Problem to solve: What is needed here is an exact copy of all the data.

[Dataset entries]
—————
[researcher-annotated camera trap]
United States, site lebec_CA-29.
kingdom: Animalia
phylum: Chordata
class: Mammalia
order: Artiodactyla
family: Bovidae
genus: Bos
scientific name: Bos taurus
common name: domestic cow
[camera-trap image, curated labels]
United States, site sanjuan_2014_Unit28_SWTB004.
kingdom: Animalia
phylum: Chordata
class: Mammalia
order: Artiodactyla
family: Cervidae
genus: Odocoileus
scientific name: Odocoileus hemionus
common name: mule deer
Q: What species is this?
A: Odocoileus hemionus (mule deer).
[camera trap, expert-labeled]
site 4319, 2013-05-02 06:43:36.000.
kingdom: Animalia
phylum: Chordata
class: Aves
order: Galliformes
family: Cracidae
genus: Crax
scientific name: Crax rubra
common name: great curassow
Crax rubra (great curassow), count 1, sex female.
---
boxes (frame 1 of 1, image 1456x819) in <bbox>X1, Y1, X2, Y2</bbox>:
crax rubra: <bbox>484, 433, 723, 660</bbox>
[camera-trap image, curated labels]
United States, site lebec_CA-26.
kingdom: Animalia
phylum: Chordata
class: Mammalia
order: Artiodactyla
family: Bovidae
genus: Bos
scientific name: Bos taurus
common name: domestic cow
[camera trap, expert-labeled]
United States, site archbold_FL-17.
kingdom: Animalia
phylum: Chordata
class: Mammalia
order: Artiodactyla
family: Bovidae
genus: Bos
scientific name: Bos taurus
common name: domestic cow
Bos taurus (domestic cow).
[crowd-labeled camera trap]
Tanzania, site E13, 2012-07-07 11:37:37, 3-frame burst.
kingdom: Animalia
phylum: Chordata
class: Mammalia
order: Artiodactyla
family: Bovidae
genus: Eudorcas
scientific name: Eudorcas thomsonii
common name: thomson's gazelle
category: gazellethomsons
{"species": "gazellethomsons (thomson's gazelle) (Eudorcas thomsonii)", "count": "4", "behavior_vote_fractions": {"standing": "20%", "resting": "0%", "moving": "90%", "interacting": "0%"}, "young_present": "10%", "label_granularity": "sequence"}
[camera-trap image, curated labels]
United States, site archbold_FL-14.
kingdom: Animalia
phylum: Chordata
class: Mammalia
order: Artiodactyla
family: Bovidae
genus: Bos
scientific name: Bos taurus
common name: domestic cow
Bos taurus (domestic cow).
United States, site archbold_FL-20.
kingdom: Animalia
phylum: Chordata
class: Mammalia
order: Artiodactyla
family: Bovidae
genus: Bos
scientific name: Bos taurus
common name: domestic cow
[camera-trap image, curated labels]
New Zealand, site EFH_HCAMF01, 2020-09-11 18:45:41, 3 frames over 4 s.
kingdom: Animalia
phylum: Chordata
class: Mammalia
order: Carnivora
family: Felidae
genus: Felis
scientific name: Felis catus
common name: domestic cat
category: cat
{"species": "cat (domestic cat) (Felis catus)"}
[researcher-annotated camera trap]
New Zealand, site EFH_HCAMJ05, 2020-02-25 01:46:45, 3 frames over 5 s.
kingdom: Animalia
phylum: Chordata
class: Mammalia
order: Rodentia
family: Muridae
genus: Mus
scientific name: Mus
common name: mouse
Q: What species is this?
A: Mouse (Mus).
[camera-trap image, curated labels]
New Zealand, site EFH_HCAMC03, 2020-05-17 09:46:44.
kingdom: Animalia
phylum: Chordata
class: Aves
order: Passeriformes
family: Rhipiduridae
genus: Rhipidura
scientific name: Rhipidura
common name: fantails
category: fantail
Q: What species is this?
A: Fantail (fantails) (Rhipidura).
—————
Reply:
[researcher-annotated camera trap]
United States, site lebec_CA-29.
kingdom: Animalia
phylum: Chordata
class: Mammalia
order: Artiodactyla
family: Bovidae
genus: Bos
scientific name: Bos taurus
common name: domestic cow
[camera-trap image, curated labels]
United States, site sanjuan_2014_Unit28_SWTB004.
kingdom: Animalia
phylum: Chordata
class: Mammalia
order: Artiodactyla
family: Cervidae
genus: Odocoileus
scientific name: Odocoileus hemionus
common name: mule deer
Q: What species is this?
A: Odocoileus hemionus (mule deer).
[camera trap, expert-labeled]
site 4319, 2013-05-02 06:43:36.000.
kingdom: Animalia
phylum: Chordata
class: Aves
order: Galliformes
family: Cracidae
genus: Crax
scientific name: Crax rubra
common name: great curassow
Crax rubra (great curassow), count 1, sex female.
---
boxes (frame 1 of 1, image 1456x819) in <bbox>X1, Y1, X2, Y2</bbox>:
crax rubra: <bbox>484, 433, 723, 660</bbox>
[camera-trap image, curated labels]
United States, site lebec_CA-26.
kingdom: Animalia
phylum: Chordata
class: Mammalia
order: Artiodactyla
family: Bovidae
genus: Bos
scientific name: Bos taurus
common name: domestic cow
[camera trap, expert-labeled]
United States, site archbold_FL-17.
kingdom: Animalia
phylum: Chordata
class: Mammalia
order: Artiodactyla
family: Bovidae
genus: Bos
scientific name: Bos taurus
common name: domestic cow
Bos taurus (domestic cow).
[crowd-labeled camera trap]
Tanzania, site E13, 2012-07-07 11:37:37, 3-frame burst.
kingdom: Animalia
phylum: Chordata
class: Mammalia
order: Artiodactyla
family: Bovidae
genus: Eudorcas
scientific name: Eudorcas thomsonii
common name: thomson's gazelle
category: gazellethomsons
{"species": "gazellethomsons (thomson's gazelle) (Eudorcas thomsonii)", "count": "4", "behavior_vote_fractions": {"standing": "20%", "resting": "0%", "moving": "90%", "interacting": "0%"}, "young_present": "10%", "label_granularity": "sequence"}
[camera-trap image, curated labels]
United States, site archbold_FL-14.
kingdom: Animalia
phylum: Chordata
class: Mammalia
order: Artiodactyla
family: Bovidae
genus: Bos
scientific name: Bos taurus
common name: domestic cow
Bos taurus (domestic cow).
United States, site archbold_FL-20.
kingdom: Animalia
phylum: Chordata
class: Mammalia
order: Artiodactyla
family: Bovidae
genus: Bos
scientific name: Bos taurus
common name: domestic cow
[camera-trap image, curated labels]
New Zealand, site EFH_HCAMF01, 2020-09-11 18:45:41, 3 frames over 4 s.
kingdom: Animalia
phylum: Chordata
class: Mammalia
order: Carnivora
family: Felidae
genus: Felis
scientific name: Felis catus
common name: domestic cat
category: cat
{"species": "cat (domestic cat) (Felis catus)"}
[researcher-annotated camera trap]
New Zealand, site EFH_HCAMJ05, 2020-02-25 01:46:45, 3 frames over 5 s.
kingdom: Animalia
phylum: Chordata
class: Mammalia
order: Rodentia
family: Muridae
genus: Mus
scientific name: Mus
common name: mouse
Q: What species is this?
A: Mouse (Mus).
[camera-trap image, curated labels]
New Zealand, site EFH_HCAMC03, 2020-05-17 09:46:44.
kingdom: Animalia
phylum: Chordata
class: Aves
order: Passeriformes
family: Rhipiduridae
genus: Rhipidura
scientific name: Rhipidura
common name: fantails
category: fantail
Q: What species is this?
A: Fantail (fantails) (Rhipidura).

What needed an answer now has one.